How to get started learning web5

The internet predictably went berserk on June 10th, when Jack Dorsey announced plans to build “web5”. To be precise, web5 would be the name of a new product launched by TBD, a Bitcoin-focused subsidiary of Block. But precision hardly mattered amid what amounted to a civilization-scale test of humans’ ability to process satire.

Surely, at some level, the name web5 was intended as a joke. And yet, the technology behind what Dorsey dubbed web5 is in fact very real, and may significantly shape the future of the internet.

How do I know? Well, by dumb luck I started exploring web5 late last year. I’ve read the seminal web5 literature, tested out web5 products, hacked on web5 code, and traveled across the country to meet members of the web5 community.

Of course, the subject of my exploration wasn’t called web5 at the time. And by most accounts, it isn’t called web5 today either. But thanks to Jack Dorsey’s publicity stunt, the term has attracted some attention to the topic of “decentralized identity” and "decentralized web nodes", the actual un-memeified technologies powering TBD’s work.

But names aside (and I'll stick with "web5" for sake of this post), what are all of these things, and how can you get started learning about them?
▬▬▬▬▬▬
WHAT TO DO
a) From the web5 post above, print the passage from "Of course, the" to "powering TBD’s work." word for word.
b) Carry on the post about getting started with web5 from the point where it stops.

DATASET CONTENT
▬▬▬▬▬▬
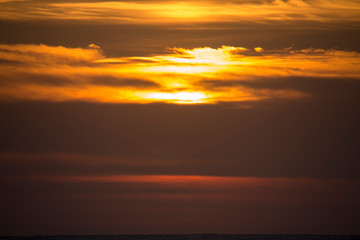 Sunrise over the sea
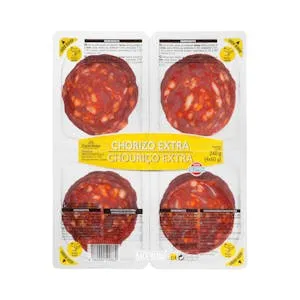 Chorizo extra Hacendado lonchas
▬▬▬▬▬▬
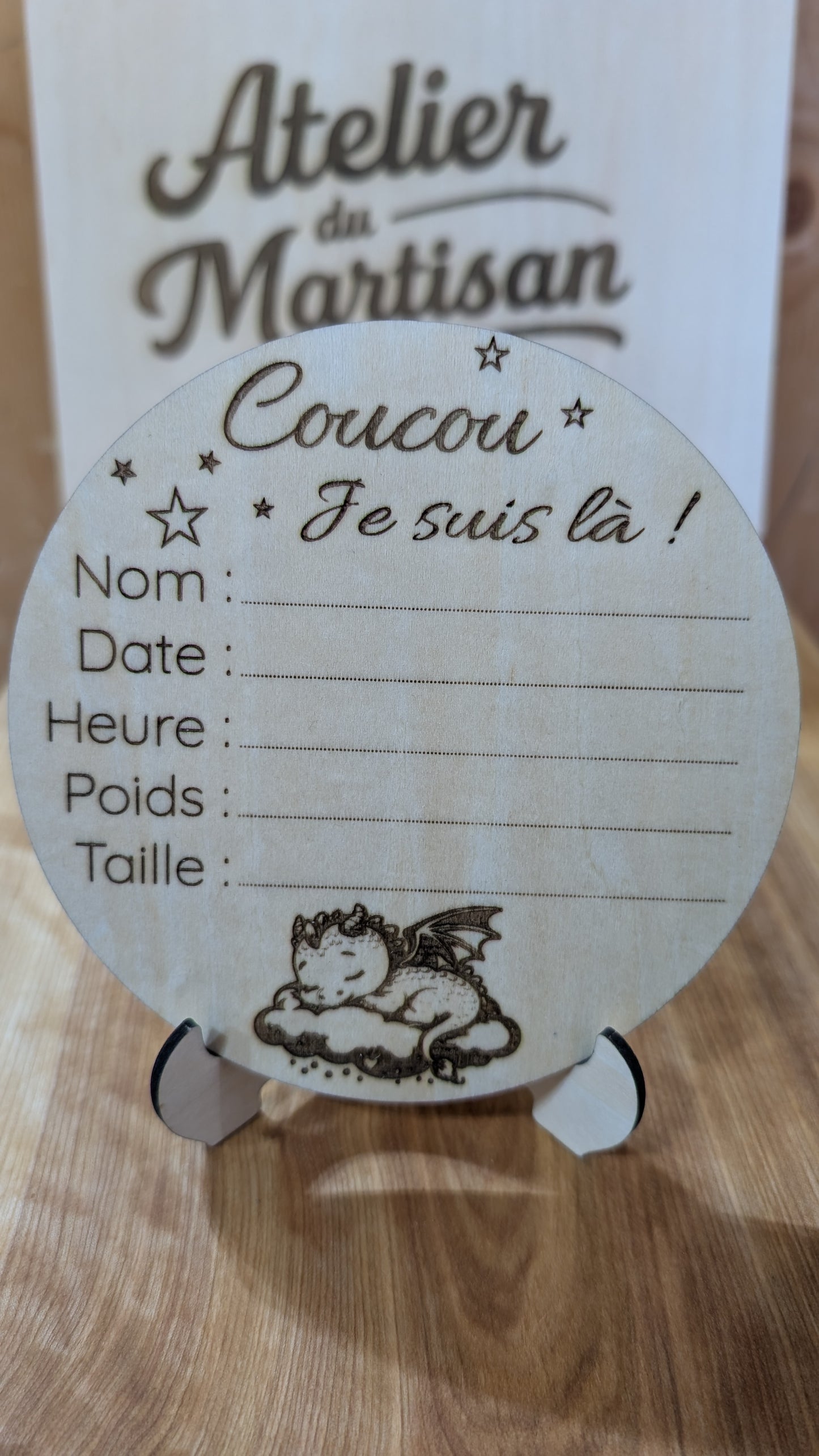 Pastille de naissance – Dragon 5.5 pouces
▬▬▬▬▬▬
PER-TASK OUTPUTS
a)
Of course, the subject of my exploration wasn’t called web5 at the time. And by most accounts, it isn’t called web5 today either. But thanks to Jack Dorsey’s publicity stunt, the term has attracted some attention to the topic of “decentralized identity” and "decentralized web nodes", the actual un-memeified technologies powering TBD’s work.

b)
Problems with web2 and web3

It may help to start off by explaining what problem web5 is attempting to solve. Most functionality on today's internet (a.k.a. "web2") is built using simple client-server architecture. Web applications are generally designed as server-based applications, to run by the software provider. And end-users interact with those servers via client-side applications, often run in a web browser.

The client-server architecture is simple, and allows end-users to access software without having to run any of their own infrastructure. But that simplicity comes with downsides for both users and software providers.

The first downside is a lack of data portability. In the client-server architecture, each application is by default an information silo. If any given internet user (let's say "Alice") uses ten different apps, that will result in ten different representations of Alice, even though Alice is only one actual person. This situation is clearly inconvenient to Alice, who has to maintain her account information in ten different places. But it's also costly to the software providers, all ten of whom need to onboard Alice from scratch -- even if her identity and reputation are already well-established by other services Alice uses.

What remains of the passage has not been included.